═════ Excerpt ═════
One reason why Air Lease Corporation could elect to redeem the preferred stock, apart from the high yield that is significantly higher than the cost of debt, is to improve the return on common equity. At a rate of 8.63%, the Series A dividend would be around $5.4 million per quarter and $21.575 million per year. Eliminating that portion of the preferred dividend would increase the return on equity over the trailing twelve months from 10.8% to 11.1%. With $454.1 million in cash and cash equivalents, I do wonder whether there is an imminent desire for Air Lease Corporation to redeem the preferred stock. Indeed, the company could borrow $250 million at a rate that is lower than what it pays in dividend to keep the $250 million, so that could be a reason to redeem the preferred stock. However, since the twelve month-trailing return on common equity is still higher than the dividend yield, I could also see why there would be no urgency in redeeming the preferred stock.
═════ Dataset records ═════
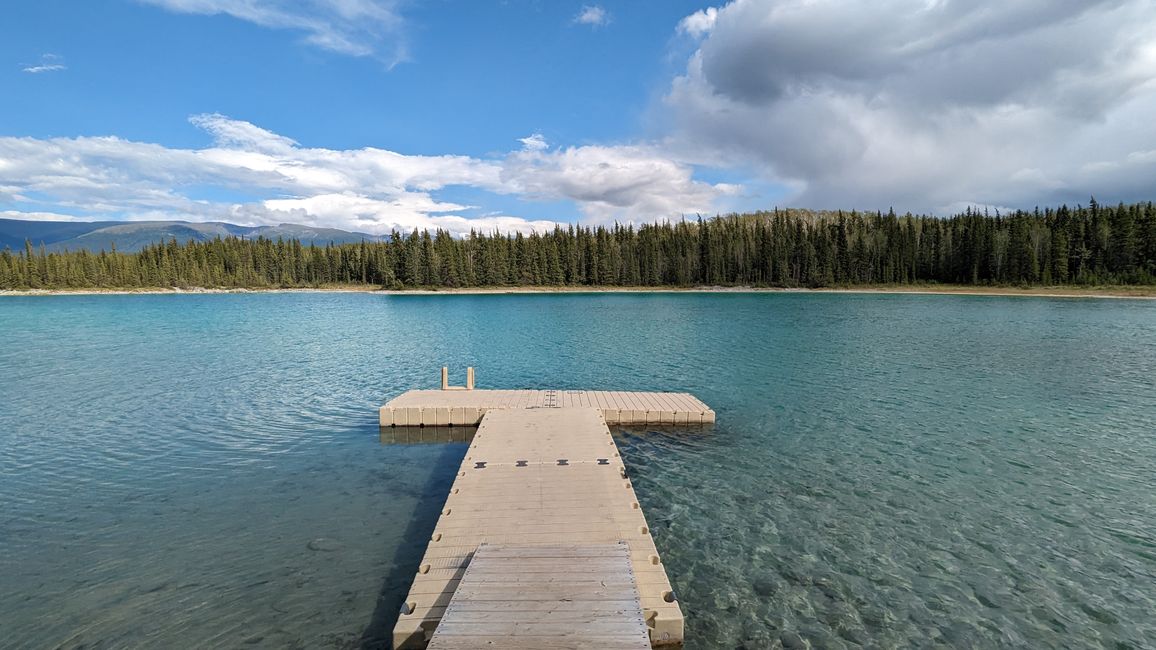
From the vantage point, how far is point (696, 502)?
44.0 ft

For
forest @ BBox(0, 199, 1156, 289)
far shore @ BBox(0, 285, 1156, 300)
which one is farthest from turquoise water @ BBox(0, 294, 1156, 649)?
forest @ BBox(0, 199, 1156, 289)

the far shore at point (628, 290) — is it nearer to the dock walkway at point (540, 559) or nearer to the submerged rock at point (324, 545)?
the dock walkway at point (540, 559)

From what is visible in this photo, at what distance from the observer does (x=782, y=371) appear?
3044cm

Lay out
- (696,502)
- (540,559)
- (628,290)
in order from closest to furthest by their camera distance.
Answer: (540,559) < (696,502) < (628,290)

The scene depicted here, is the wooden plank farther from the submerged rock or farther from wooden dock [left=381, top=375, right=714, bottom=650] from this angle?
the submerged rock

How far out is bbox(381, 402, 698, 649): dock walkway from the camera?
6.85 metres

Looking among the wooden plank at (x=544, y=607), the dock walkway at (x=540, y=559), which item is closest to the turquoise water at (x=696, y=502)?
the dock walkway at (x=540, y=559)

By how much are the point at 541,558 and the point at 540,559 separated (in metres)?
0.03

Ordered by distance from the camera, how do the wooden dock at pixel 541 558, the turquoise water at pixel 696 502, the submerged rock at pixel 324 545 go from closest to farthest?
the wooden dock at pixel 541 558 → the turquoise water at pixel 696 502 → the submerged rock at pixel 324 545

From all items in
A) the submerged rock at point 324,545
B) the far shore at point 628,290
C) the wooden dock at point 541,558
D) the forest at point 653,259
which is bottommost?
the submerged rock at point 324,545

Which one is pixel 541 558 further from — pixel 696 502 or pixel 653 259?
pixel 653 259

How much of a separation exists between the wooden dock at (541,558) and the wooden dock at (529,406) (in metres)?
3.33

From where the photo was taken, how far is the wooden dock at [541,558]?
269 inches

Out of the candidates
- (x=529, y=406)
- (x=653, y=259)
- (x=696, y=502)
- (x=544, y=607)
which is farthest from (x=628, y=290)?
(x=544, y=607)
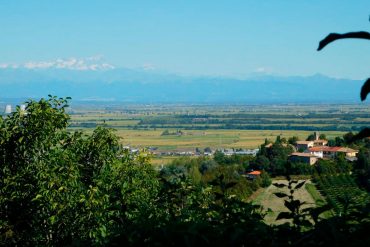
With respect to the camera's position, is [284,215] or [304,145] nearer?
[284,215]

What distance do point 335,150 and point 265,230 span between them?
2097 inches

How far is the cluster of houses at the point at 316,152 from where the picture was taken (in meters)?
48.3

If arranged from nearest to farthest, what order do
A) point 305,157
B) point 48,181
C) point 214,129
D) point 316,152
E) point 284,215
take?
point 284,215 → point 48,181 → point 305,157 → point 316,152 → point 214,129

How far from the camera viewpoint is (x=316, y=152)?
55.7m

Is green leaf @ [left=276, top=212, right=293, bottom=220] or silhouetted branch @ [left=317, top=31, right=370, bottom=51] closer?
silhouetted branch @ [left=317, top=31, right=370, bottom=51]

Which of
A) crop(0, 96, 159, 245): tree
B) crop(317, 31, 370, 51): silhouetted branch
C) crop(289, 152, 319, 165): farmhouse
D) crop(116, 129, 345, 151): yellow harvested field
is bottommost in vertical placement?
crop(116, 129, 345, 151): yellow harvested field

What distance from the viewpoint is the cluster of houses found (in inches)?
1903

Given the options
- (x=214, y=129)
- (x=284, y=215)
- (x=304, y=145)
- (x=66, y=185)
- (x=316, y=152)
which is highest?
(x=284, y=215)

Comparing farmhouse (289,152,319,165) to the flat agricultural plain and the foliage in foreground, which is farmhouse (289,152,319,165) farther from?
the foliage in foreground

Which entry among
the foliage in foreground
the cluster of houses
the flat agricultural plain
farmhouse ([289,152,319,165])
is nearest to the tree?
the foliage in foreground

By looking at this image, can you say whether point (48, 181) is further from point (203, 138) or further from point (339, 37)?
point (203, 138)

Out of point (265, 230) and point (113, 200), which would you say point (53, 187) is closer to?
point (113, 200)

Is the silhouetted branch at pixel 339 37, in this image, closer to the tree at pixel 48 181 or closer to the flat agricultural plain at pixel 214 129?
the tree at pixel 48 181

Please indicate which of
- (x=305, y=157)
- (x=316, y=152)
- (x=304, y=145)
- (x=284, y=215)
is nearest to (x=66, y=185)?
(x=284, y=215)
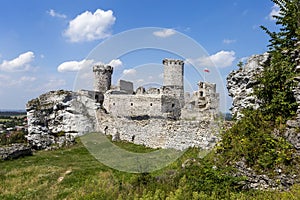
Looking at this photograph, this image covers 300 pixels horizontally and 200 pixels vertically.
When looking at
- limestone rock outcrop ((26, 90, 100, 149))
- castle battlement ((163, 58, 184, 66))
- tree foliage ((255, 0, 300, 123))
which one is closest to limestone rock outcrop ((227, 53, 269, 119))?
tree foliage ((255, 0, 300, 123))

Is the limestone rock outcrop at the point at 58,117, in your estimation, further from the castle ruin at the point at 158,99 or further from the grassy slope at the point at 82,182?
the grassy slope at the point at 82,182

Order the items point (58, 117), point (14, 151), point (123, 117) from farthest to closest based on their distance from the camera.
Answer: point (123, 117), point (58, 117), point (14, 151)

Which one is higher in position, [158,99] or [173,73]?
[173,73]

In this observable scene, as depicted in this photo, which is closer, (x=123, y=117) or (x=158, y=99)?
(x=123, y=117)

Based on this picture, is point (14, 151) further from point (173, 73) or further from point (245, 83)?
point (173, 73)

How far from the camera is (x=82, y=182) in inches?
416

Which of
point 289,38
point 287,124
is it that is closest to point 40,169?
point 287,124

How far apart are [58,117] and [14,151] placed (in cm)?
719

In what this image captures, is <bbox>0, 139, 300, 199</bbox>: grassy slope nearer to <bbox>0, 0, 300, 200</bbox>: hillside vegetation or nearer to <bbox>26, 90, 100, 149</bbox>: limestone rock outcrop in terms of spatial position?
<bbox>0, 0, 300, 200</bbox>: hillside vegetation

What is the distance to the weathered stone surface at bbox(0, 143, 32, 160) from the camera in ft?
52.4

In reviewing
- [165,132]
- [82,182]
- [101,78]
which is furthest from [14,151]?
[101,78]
═════
═════ Dataset records ═════
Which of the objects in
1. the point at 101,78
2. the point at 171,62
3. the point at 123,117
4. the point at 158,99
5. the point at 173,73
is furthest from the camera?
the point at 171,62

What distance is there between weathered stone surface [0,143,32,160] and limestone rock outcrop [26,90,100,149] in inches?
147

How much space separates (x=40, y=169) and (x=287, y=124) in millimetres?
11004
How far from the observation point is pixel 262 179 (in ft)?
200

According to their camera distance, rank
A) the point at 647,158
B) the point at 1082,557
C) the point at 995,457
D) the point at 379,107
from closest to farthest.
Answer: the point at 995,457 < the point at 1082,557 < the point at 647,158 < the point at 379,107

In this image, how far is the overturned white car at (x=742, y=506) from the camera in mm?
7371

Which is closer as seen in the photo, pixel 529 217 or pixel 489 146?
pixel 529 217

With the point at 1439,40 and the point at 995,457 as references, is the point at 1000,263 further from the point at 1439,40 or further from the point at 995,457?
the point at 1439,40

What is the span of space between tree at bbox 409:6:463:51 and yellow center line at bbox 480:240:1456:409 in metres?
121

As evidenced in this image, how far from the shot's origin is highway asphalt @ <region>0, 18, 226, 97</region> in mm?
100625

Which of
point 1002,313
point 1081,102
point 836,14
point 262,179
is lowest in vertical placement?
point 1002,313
═════
═════ Dataset records ═════
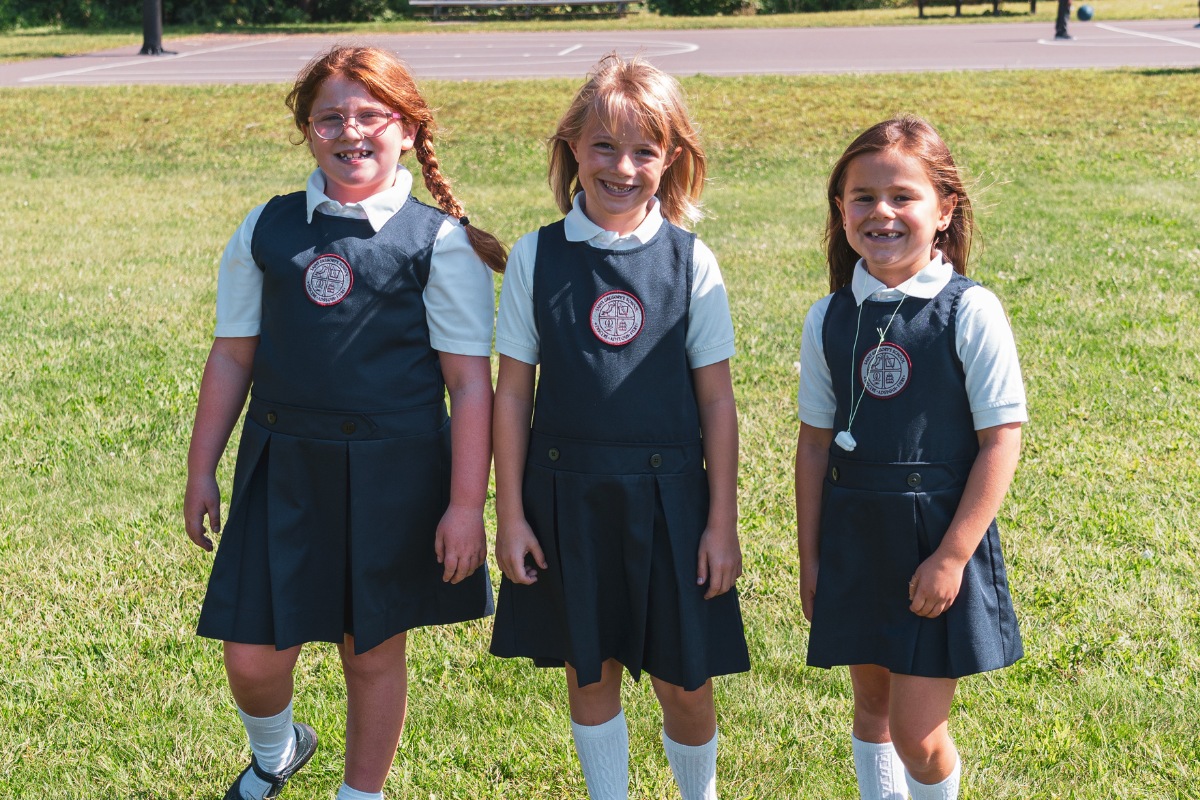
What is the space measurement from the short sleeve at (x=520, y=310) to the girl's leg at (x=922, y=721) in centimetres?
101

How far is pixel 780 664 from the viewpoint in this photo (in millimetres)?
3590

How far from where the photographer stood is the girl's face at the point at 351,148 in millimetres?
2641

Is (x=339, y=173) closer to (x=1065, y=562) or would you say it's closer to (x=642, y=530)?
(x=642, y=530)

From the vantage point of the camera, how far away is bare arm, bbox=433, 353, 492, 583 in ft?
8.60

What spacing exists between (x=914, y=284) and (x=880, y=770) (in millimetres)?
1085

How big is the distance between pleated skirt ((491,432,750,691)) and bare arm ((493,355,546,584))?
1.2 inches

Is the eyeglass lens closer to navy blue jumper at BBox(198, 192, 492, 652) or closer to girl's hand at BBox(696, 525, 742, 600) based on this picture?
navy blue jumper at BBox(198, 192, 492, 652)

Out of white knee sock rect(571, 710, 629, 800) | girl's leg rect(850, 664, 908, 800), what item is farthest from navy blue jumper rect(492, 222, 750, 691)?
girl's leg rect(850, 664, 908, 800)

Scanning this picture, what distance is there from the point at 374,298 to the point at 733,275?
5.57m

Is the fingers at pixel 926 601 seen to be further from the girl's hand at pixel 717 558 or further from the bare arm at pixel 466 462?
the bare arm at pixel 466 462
═════
Objective A ::
Answer these questions using the passage on Air Lease Corporation's preferred stock:
(i) What rate does the Series A preferred stock pay?
(ii) How much cash and cash equivalents does the company have?
(iii) Over the trailing twelve months, what would the return on equity rise to, and from what figure, if that portion of the preferred dividend were eliminated?
Objective B ::
Write a continuation of the passage on Air Lease Corporation's preferred stock, starting after its final sentence.

Exercise response A ::
(i) 8.63%
(ii) $454.1 million
(iii) It would rise from 10.8% to 11.1%.

Exercise response B ::
Conclusion: Air Lease Corporation Preferred Series A Stock Is Interesting With A Few Risks
Due to the higher interest rate environment, the set-up of the preferred stock Series A offers a juicy dividend yield. However, at the same time, we see that the yield is in excess of the 5.2 to 5.3 percent notes recently issued and in some way exchanging the preferred stock for debt would increase interest expense but reduce dividend payments in a net favorable manner. So, redeeming the preferred stock makes a lot of sense. However, from the perspective of common equity returns, there is no imminent need to redeem the preferred stock. If the stock would trade at par value of $25, it would almost be a no-brainer to but there is a $0.61 spread between the preferred and par value and I would say that while there is no indication that Air Lease Corporation will redeem the preferred stock, the safer moment to buy in this high-yielding dividend name would be after the ex-dividend date which limits and potential losses on the invested amount in case a redemption does happen. Therefore, I am rating the preferred stock a buy with an attractive yield but recommend buying after the stock trades ex-dividend.